**STATED GOAL A:** Report each line in the records below that contains the string "between", matching case exactly.

**TEXT TO READ:**
Thread: searchable book database

searchable book database

From
Miguel Vaz
Date:

Hi,

I need to make a database of books. Several specific subject books that are to be searchable. 

Is it viable to have the complete book text on a database and search inside it? Or should i consider keeping only its metadata (name, author, filename, etc) on the DB, keep the book file on the HD and use some sort of search algorithm on the file? If you agree on the second option, what would you guys suggest for text file searching? Its for a web project, so how could i go about doing this? (PHP, python...)

Thanks.

MV

Re: searchable book database

From
Sandeep Srinivasa
Date:
If you dont ever need to return the complete book text to a user (which means, you only need the book text for your search indexes only), then keep the text on file and use Apache Solr to index it.

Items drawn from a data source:
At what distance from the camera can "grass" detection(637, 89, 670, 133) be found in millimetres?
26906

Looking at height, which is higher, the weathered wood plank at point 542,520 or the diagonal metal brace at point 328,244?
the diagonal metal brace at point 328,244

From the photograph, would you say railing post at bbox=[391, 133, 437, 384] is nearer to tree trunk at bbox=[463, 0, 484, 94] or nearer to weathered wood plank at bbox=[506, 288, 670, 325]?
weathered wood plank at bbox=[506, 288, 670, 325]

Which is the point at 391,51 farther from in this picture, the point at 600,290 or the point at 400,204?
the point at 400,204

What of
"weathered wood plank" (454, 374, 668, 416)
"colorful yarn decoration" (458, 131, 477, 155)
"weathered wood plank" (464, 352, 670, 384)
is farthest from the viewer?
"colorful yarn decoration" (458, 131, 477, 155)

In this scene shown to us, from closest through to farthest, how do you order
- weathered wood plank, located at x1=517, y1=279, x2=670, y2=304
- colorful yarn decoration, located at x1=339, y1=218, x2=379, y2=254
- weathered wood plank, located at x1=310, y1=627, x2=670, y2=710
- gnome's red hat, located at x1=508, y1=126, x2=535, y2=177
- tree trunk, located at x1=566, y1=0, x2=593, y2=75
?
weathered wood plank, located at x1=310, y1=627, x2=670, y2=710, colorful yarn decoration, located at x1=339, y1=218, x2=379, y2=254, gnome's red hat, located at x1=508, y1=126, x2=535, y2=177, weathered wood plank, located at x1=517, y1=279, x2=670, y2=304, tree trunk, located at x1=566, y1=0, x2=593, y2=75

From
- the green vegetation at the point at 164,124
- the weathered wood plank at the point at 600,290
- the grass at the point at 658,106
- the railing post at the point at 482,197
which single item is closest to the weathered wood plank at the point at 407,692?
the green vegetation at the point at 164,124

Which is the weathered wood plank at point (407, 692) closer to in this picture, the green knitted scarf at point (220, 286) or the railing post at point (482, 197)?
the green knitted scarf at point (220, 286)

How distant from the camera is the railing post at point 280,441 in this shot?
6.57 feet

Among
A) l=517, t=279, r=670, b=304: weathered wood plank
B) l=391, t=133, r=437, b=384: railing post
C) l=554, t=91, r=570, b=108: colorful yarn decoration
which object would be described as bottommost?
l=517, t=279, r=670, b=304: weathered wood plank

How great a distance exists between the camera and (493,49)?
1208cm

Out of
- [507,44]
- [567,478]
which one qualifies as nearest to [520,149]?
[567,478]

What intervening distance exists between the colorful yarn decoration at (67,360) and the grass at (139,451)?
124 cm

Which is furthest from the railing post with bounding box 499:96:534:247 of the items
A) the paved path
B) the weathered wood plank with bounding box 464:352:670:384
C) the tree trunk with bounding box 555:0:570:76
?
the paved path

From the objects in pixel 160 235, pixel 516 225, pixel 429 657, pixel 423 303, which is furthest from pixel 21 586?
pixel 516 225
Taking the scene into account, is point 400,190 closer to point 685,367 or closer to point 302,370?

**STATED GOAL B:** Reproduce the book database thread word for word, starting at "Thread: searchable book" and ending at "to be searchable.".

**WRITTEN REPLY A:**
How great a distance exists between the camera and (493,49)?
What intervening distance exists between the colorful yarn decoration at (67,360) and the grass at (139,451)?

**WRITTEN REPLY B:**
Thread: searchable book database

searchable book database

From
Miguel Vaz
Date:

Hi,

I need to make a database of books. Several specific subject books that are to be searchable.